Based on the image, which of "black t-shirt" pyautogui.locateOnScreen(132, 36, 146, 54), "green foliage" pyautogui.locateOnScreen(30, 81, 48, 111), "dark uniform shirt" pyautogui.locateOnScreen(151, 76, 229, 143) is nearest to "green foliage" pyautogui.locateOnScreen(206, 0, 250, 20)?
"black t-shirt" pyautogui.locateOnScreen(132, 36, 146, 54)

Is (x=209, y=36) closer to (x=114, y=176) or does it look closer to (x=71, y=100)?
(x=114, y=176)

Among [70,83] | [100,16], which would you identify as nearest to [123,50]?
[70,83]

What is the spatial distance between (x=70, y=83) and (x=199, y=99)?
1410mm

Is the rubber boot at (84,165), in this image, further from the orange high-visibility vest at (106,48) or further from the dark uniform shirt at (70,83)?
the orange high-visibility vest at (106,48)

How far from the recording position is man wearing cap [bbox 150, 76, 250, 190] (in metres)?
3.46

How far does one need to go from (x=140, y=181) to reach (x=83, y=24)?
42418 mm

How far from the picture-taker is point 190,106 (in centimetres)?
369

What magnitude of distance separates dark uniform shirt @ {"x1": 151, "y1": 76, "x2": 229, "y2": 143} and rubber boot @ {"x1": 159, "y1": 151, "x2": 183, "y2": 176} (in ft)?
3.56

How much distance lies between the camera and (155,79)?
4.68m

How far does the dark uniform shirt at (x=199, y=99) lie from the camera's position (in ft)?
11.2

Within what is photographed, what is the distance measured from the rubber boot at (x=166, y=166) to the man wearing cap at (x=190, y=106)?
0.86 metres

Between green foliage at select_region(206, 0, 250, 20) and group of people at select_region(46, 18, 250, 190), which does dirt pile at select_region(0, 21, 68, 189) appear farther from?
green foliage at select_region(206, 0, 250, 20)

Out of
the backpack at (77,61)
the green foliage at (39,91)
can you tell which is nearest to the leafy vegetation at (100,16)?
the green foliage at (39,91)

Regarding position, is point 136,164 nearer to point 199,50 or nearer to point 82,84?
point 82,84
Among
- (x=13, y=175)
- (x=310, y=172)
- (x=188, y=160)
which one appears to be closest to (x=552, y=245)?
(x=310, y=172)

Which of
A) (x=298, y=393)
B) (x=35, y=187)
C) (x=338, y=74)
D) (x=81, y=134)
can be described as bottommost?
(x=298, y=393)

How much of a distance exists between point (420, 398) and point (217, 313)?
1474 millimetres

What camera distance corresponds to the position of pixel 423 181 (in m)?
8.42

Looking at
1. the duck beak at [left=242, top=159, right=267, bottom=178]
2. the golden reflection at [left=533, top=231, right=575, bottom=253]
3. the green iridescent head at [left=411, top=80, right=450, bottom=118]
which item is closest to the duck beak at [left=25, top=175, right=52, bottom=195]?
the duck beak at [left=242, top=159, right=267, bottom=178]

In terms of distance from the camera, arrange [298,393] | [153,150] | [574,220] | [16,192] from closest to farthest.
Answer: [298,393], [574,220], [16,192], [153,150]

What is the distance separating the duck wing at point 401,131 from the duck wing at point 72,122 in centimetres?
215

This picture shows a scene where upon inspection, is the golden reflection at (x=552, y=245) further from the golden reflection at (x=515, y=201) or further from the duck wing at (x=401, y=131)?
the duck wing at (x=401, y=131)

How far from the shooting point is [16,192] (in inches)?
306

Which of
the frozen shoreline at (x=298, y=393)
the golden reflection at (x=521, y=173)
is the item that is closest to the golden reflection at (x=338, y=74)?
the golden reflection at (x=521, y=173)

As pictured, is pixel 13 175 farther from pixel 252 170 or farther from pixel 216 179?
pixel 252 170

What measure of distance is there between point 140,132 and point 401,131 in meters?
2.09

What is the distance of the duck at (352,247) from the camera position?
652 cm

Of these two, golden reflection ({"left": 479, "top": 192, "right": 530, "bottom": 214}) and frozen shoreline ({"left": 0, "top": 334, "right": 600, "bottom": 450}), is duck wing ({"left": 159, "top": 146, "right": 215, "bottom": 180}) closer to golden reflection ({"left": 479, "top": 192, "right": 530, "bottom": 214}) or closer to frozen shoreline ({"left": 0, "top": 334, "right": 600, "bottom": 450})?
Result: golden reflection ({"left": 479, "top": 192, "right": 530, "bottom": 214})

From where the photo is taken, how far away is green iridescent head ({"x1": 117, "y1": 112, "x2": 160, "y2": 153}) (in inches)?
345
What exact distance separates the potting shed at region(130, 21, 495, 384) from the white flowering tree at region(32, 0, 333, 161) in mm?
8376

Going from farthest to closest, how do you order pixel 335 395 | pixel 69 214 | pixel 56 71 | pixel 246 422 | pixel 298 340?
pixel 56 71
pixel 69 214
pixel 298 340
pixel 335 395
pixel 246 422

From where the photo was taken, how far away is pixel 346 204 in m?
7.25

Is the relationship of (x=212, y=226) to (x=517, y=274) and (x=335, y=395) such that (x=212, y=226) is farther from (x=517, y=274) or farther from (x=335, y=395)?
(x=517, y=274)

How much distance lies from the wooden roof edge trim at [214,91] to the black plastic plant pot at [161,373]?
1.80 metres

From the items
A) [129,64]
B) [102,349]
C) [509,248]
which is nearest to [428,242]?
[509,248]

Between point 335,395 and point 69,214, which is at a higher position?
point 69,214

# [Requirements]
Reproduce all of the material above, word for word.

# [Exercise result]
Based on the image, which of "black t-shirt" pyautogui.locateOnScreen(132, 36, 146, 54), "green foliage" pyautogui.locateOnScreen(30, 81, 48, 111), "dark uniform shirt" pyautogui.locateOnScreen(151, 76, 229, 143) is nearest to "green foliage" pyautogui.locateOnScreen(206, 0, 250, 20)?
"black t-shirt" pyautogui.locateOnScreen(132, 36, 146, 54)

Is (x=209, y=36) closer to (x=114, y=176) or does it look closer to (x=71, y=100)?
(x=114, y=176)

Among [70,83] | [100,16], which would you identify as nearest to [123,50]?
[70,83]

What is the spatial distance between (x=70, y=83) and (x=199, y=99)?
1410mm

Is the rubber boot at (84,165), in this image, further from the orange high-visibility vest at (106,48) or further from the dark uniform shirt at (70,83)?
the orange high-visibility vest at (106,48)

How far from the recording position is man wearing cap [bbox 150, 76, 250, 190] (in metres)?
3.46

How far does one need to go from (x=140, y=181) to reach (x=83, y=24)?
42418 mm

How far from the picture-taker is point 190,106 (in centimetres)?
369

What magnitude of distance separates dark uniform shirt @ {"x1": 151, "y1": 76, "x2": 229, "y2": 143} and rubber boot @ {"x1": 159, "y1": 151, "x2": 183, "y2": 176} (in ft)?
3.56

How much distance lies between the camera and (155,79)?
4.68m

How far does the dark uniform shirt at (x=199, y=99) lie from the camera's position (in ft)?
11.2

Within what is photographed, what is the distance measured from the rubber boot at (x=166, y=166) to the man wearing cap at (x=190, y=106)?
0.86 metres

Between green foliage at select_region(206, 0, 250, 20) and group of people at select_region(46, 18, 250, 190), which does dirt pile at select_region(0, 21, 68, 189) appear farther from?
green foliage at select_region(206, 0, 250, 20)

Out of
the backpack at (77,61)
the green foliage at (39,91)
can you tell which is nearest to the leafy vegetation at (100,16)?
the green foliage at (39,91)

Regarding position, is point 136,164 nearer to point 199,50 or nearer to point 82,84?
point 82,84
Among
- (x=13, y=175)
- (x=310, y=172)
- (x=188, y=160)
which one appears to be closest to (x=552, y=245)?
(x=310, y=172)

Which of
A) (x=298, y=393)
B) (x=35, y=187)
C) (x=338, y=74)
D) (x=81, y=134)
can be described as bottommost?
(x=298, y=393)

How much of a distance exists between point (420, 398) and point (217, 313)?
1474 millimetres

What camera distance corresponds to the position of pixel 423 181 (in m)?
8.42

Looking at
1. the duck beak at [left=242, top=159, right=267, bottom=178]
2. the golden reflection at [left=533, top=231, right=575, bottom=253]
3. the green iridescent head at [left=411, top=80, right=450, bottom=118]
which item is closest to the duck beak at [left=25, top=175, right=52, bottom=195]?
the duck beak at [left=242, top=159, right=267, bottom=178]

In terms of distance from the camera, arrange [298,393] | [153,150] | [574,220] | [16,192] from closest to farthest.
Answer: [298,393], [574,220], [16,192], [153,150]

What is the distance separating the duck wing at point 401,131 from the duck wing at point 72,122 in centimetres?
215

This picture shows a scene where upon inspection, is the golden reflection at (x=552, y=245) further from the golden reflection at (x=515, y=201) or further from the duck wing at (x=401, y=131)?
the duck wing at (x=401, y=131)

How far from the shooting point is [16,192] (in inches)?
306

Which of
the frozen shoreline at (x=298, y=393)
the golden reflection at (x=521, y=173)
is the item that is closest to the golden reflection at (x=338, y=74)?
the golden reflection at (x=521, y=173)

As pictured, is pixel 13 175 farther from pixel 252 170 or farther from pixel 216 179?
pixel 252 170

What measure of distance is there between point 140,132 and point 401,131 in meters?
2.09

What is the distance of the duck at (352,247) from the camera position?
652 cm

Of these two, golden reflection ({"left": 479, "top": 192, "right": 530, "bottom": 214}) and frozen shoreline ({"left": 0, "top": 334, "right": 600, "bottom": 450}), is duck wing ({"left": 159, "top": 146, "right": 215, "bottom": 180}) closer to golden reflection ({"left": 479, "top": 192, "right": 530, "bottom": 214}) or closer to frozen shoreline ({"left": 0, "top": 334, "right": 600, "bottom": 450})?
Result: golden reflection ({"left": 479, "top": 192, "right": 530, "bottom": 214})

From where the photo is taken, how far away is green iridescent head ({"x1": 117, "y1": 112, "x2": 160, "y2": 153}) (in inches)?
345
What exact distance separates the potting shed at region(130, 21, 495, 384) from the white flowering tree at region(32, 0, 333, 161) in mm?
8376

Going from farthest to closest, how do you order pixel 335 395 | pixel 69 214 | pixel 56 71 | pixel 246 422 | pixel 298 340?
pixel 56 71
pixel 69 214
pixel 298 340
pixel 335 395
pixel 246 422

From where the photo was taken, how far away is pixel 346 204 in m?
7.25

Is the relationship of (x=212, y=226) to (x=517, y=274) and (x=335, y=395) such that (x=212, y=226) is farther from (x=517, y=274) or farther from (x=335, y=395)?
(x=517, y=274)

How much distance lies from the wooden roof edge trim at [214,91] to the black plastic plant pot at [161,373]?
1.80 metres

From the items
A) [129,64]
B) [102,349]
C) [509,248]
which is nearest to [428,242]?
[509,248]

Between point 335,395 and point 69,214, which is at a higher position?
point 69,214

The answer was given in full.